Check Interception and Diversion via Postal Mail
How fraudsters intercept cheques in transit through the postal network or at the delivery point, diverting them for deposit into fraudulent accounts.
Part of: Check Interception and Diversion Fraud
Last reviewed: 8 June 2026
Check interception and diversion differs from check washing in that the cheque is used largely as-is rather than altered. Fraudsters intercept cheques at various points in the postal chain — at collection boxes, sorting facilities, or during last-mile delivery — and either deposit them using remote deposit capture or sell them as blank instruments with real signatures to be completed fraudulently.
The growth of mobile cheque deposit has expanded opportunities for this fraud because a cheque image captured remotely can be deposited without physically presenting the item, allowing fraudsters to deposit intercepted cheques into mule accounts before the original intended recipient realises anything has gone wrong.
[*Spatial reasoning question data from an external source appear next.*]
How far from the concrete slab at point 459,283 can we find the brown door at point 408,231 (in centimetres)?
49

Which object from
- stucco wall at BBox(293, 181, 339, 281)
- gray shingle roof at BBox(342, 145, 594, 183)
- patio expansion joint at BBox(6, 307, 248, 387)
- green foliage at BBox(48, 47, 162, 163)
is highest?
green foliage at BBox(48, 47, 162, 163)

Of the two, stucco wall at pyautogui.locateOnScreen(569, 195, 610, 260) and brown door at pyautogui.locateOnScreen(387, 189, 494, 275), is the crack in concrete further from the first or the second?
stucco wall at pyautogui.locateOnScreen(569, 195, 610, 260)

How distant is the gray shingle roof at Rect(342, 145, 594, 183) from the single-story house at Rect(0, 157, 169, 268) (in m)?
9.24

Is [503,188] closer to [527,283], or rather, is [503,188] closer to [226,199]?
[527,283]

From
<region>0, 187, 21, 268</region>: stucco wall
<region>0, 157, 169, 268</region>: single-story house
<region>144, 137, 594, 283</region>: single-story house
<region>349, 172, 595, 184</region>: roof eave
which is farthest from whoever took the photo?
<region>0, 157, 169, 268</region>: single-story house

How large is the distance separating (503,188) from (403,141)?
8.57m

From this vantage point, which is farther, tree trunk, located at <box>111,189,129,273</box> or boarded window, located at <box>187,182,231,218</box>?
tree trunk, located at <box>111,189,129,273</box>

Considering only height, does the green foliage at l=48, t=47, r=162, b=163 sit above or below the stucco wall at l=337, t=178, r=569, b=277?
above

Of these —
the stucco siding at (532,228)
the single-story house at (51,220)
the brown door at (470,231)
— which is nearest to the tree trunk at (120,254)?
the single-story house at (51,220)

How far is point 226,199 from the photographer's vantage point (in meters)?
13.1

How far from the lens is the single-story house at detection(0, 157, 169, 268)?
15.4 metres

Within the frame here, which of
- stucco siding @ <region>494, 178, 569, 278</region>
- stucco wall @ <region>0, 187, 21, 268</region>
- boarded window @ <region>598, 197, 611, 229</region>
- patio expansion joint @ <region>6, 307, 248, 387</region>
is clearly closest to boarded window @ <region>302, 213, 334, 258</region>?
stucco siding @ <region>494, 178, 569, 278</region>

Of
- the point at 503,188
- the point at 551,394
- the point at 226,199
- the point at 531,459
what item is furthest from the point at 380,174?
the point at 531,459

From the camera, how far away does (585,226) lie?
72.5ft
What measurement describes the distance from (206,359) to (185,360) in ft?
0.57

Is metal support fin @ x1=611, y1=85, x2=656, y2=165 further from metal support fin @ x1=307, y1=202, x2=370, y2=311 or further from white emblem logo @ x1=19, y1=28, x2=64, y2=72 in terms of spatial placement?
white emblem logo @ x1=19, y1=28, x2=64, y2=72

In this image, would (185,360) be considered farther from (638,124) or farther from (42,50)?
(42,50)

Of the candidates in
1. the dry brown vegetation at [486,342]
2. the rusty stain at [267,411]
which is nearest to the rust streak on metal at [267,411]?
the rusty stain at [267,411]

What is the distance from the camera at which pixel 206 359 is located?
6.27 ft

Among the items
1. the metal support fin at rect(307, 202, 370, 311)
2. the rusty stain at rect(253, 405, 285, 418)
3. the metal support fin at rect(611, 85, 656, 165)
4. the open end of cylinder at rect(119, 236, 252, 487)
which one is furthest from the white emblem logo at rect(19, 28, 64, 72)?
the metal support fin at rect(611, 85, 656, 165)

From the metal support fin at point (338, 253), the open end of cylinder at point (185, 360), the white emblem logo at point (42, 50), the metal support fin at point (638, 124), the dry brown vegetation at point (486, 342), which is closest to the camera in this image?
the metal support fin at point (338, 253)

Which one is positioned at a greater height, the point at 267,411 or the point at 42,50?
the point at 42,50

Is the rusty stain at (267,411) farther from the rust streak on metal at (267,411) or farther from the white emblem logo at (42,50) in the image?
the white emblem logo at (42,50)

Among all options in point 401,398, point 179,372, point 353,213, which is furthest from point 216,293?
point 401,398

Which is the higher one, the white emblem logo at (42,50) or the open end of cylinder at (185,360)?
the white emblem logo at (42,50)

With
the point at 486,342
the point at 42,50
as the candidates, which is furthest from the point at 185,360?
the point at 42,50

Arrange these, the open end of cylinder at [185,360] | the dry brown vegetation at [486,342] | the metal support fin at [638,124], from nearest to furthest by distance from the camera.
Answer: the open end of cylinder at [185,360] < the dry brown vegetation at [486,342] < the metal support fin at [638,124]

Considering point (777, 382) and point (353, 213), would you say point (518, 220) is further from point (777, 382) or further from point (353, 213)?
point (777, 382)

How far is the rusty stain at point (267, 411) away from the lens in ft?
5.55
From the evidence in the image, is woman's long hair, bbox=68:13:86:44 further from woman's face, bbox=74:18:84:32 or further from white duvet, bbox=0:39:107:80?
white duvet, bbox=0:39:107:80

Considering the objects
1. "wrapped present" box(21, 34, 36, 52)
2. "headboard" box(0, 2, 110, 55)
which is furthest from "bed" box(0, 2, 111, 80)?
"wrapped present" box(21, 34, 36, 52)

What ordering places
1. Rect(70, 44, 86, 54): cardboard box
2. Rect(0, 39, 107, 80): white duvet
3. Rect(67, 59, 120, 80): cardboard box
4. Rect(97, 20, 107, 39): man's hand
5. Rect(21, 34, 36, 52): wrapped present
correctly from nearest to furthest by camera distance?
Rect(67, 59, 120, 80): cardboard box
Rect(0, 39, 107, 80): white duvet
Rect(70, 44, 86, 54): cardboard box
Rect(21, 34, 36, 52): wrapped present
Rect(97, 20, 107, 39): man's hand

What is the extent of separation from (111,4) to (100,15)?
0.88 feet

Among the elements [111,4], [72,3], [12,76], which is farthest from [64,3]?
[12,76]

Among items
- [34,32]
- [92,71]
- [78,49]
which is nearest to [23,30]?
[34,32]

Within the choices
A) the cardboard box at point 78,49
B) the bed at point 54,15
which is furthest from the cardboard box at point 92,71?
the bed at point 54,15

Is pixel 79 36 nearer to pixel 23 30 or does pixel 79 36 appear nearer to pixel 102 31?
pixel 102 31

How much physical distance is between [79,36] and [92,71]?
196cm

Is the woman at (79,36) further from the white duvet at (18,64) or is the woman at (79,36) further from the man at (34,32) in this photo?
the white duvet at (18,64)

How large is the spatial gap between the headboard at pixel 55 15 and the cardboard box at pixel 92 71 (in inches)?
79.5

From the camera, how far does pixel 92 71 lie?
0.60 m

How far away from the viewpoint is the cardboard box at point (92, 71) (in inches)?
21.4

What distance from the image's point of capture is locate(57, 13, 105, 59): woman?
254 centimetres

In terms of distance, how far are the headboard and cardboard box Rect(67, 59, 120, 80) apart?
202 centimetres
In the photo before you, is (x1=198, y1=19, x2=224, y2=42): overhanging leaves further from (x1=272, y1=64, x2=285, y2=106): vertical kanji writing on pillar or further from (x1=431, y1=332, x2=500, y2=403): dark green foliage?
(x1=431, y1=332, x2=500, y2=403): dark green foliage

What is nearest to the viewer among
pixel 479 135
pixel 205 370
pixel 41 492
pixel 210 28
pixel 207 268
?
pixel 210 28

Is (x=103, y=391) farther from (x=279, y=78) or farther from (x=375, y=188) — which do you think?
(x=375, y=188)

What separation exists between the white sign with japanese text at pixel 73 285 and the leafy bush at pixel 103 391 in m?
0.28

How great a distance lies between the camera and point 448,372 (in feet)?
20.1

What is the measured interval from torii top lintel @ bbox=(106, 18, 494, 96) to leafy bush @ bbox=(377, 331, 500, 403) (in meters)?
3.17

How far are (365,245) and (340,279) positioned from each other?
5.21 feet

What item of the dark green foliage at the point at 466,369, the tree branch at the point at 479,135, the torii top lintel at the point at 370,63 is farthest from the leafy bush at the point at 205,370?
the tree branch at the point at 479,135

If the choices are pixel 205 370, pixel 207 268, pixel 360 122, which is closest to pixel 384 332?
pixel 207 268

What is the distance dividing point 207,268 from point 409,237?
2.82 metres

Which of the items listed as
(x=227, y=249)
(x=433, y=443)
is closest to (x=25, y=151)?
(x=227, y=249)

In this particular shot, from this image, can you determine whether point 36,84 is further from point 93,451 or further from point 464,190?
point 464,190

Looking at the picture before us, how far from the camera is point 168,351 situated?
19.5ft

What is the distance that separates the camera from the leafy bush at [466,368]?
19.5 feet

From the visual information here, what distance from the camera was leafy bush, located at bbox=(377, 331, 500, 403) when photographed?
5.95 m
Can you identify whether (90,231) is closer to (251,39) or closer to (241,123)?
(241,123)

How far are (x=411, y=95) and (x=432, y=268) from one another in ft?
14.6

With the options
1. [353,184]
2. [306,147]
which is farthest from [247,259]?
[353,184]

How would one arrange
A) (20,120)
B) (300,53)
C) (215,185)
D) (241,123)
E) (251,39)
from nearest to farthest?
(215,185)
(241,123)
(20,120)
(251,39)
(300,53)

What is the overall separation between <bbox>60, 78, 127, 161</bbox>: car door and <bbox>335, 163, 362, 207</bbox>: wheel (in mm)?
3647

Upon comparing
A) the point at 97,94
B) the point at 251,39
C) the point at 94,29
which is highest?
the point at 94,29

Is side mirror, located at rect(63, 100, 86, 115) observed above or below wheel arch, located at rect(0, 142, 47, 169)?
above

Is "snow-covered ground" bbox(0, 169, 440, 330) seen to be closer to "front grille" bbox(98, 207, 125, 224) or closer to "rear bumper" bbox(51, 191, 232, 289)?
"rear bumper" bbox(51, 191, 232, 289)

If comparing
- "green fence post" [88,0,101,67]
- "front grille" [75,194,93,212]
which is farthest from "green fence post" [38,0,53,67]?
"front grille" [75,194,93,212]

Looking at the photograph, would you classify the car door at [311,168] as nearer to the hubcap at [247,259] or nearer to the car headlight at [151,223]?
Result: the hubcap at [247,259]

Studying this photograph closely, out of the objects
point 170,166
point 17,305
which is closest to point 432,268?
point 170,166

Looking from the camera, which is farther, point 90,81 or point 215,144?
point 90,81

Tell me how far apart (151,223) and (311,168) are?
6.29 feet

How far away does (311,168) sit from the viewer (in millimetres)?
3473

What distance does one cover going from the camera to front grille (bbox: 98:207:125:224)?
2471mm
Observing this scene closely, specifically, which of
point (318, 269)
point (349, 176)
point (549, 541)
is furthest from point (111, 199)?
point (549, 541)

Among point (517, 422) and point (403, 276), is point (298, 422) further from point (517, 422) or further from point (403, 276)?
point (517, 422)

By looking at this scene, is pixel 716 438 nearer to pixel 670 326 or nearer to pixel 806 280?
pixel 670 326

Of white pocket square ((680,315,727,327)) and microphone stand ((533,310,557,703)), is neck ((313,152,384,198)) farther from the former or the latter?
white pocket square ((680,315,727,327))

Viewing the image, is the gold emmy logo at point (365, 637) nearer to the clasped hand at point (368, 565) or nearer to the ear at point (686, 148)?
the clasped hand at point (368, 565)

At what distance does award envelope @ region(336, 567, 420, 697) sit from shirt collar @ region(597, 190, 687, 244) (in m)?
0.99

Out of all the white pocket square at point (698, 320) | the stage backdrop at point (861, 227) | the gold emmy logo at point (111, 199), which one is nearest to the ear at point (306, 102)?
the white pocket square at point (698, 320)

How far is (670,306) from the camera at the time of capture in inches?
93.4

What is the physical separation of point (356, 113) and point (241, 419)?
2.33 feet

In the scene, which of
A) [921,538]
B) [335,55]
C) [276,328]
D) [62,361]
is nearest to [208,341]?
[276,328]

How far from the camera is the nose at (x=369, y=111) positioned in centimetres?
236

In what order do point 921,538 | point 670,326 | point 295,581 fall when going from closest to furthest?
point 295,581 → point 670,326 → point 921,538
High-value cheques — tax refunds, government benefit payments, large business payables — are particularly targeted because they offer greater returns for the risk.
How this scam works on postal mail
A business payment cheque, government refund, or personal cheque mailed to a known recipient is extracted from the postal system at a collection point or delivery stage. In some cases an insider at a postal facility is involved. The cheque is photographed and deposited via mobile banking into an account controlled by the fraudster, often before it would have arrived at the intended recipient.
The sending account is debited. The intended recipient reports non-receipt. By the time the fraud is identified, the funds have typically been withdrawn and the deposit account closed or abandoned.
In diversion schemes the fraudster files a fraudulent change-of-address or mail redirection to cause high-value mail to be delivered to a location they control.
Common red flags
- Expected cheque payment does not arrive within the normal postal timeframe
- Sent cheque was cleared from your account but the recipient reports it was never received
- Tax authority or government benefit payment cheque was cashed but you never received it
- Bank shows a mobile deposit on the account that you did not make
How to protect yourself
- Send cheques by tracked mail or courier for high-value payments
- Use electronic funds transfer for large payments rather than cheques
- Set up bank account alerts for any cheque clearance to identify unexpected items immediately
- For tax refunds, use direct deposit to your bank account rather than paper cheque
- Monitor mail delivery through USPS Informed Delivery for expected items
How to report it
- Report to the USPS Postal Inspection Service at postalinspectors.uspis.gov
- Report to your bank and the bank that processed the fraudulent deposit
- File a report with IC3 at ic3.gov if large sums were involved
Frequently asked questions
How can I verify a cheque was actually received?
Ask the recipient to confirm receipt once you have mailed it. For high-value cheques, use tracked postal services. Better still, switch to electronic payment for large amounts — bank transfers provide end-to-end confirmation of receipt.